We hear there have been developments at Rollio, how has the development process been in the current market?
We certainly haven’t slowed down! Our teams have been working hard to ensure that everything we build comes from data and feedback we gather from our customers. One of the biggest concerns is Voice-to-CRM, which is why we’ve worked so hard to make our speech to text quality accuracy what is. Our own phonetic algorithm allows for all users to speak in their own company language (customer names, product names, etc.), where as with other speech to text tools you are used to hearing “sorry I didn’t understand that’ Rollio is trained for you, not a generic, one size fits all, dictionary.
The setup and change management of Rollio has been reduced to zero code and almost a drag and drop facility. With this high-quality AI model there is no heavy lifting, translating to fast deployment and quick to trial the full solution tailored to your company.
Our desktop solution has been a huge productivity boost for inside sales teams trying to make up for the current situation by increasing volume. For service teams we’ve greatly reduced training costs at contact centers by $80k+ on average and significantly decreased handle data entry time. This allows reps to take up to 40% more interactions per day. This is essential as customer NPS is more crucial than ever right now.
AI can sometimes be seen quite broadly, what are the key points you are focused on?
We’re an NLP company, natural language processing. This means we’re really good at, and passionate about, making text and voice (the unstructured data that gets lost every day in emails, text, conversations) actionable and drive a hard dollar return whether it be for sales or service. It’s easy to capture close dates, product names, and stages of deals and cases, but far too many companies are reporting on activity without any context. If your users say it, and it’s meaningful valuable customer intelligence, Rollio grabs it: more data in a fraction of the time, but also valuable data that actually stays up to date.
AI has a learning aspect where it builds on data, do you recommend all companies have an AI Strategy?
I certainly can’t speak for all companies, but I can say we work with small 5-10 person companies that have seen their sales people fit in 15-20 more meetings per week due to voice-to-crm and we’ve worked with 1000+ companies that see huge increases in pipeline activity, forecasting accuracy, and customer service centre savings. AI can appear to be this big scary thing, but if you work with the right partner and discuss a plan tailored for you then there’s definitely hard ROI and value to be had.
Is this the end of the ‘front end’ and ‘back end’ process?
I wouldn’t say end of, but we’re definitely creating an environment that better segments them, in an effort to fix a front-end that’s been ignored for too long and a backend that requires to be fed data from a friction filled front-end. CRMs are built for the organizations but sometimes in that process we forget what we’re asking of the user. So, we decided to think about the user by making data entry simple, and in doing so the net ROI is huge for the backend (‘organization’) trying to run their business’s marketing strategy, demand planning, hiring, and forecasting off that information.
How is AI useful to companies, how do you handle misconceptions?
Two things: It doesn’t have to be a big, scary implementation, you can onboard AI in bite sized chunks, plus the companies doing AI correctly will know how to implement it smoothly. Additionally, there’s real AI and ‘not so real AI’, which is definitely something to look out for because not so real AI is usually basic process automation that you can build yourself for a fraction of the price, but at the end of the day if your business is getting a return on a solution, then does it really matter.

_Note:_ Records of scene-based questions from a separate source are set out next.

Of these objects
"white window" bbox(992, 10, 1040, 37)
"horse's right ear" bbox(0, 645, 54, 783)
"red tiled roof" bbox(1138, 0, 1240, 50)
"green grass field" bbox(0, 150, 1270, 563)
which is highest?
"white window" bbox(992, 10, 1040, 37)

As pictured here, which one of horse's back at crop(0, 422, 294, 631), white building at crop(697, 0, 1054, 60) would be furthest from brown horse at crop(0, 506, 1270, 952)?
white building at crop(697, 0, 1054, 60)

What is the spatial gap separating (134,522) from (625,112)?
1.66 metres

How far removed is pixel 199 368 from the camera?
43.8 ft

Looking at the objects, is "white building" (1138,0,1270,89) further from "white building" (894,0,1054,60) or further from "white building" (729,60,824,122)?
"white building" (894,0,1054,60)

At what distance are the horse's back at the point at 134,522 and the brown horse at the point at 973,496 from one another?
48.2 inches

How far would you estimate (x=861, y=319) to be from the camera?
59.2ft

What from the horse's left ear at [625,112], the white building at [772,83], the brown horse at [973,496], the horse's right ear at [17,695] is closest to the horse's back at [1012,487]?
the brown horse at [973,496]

So, we have Rollio Service Assist and Rollio Sales Assist, what next?
We have a lot on the roadmap in terms of capturing data that too frequently gets lost or forgotten from other sources that sales and service reps work with. Our goal remains the same: let users do less data entry work, making them each more valuable in a unit economic sense to the business, ensure the business is capturing increased and improved data which is why they invested in a CRM in the first place, and of course just make users’ lives easier. As well as some neat predictive insight capabilities too!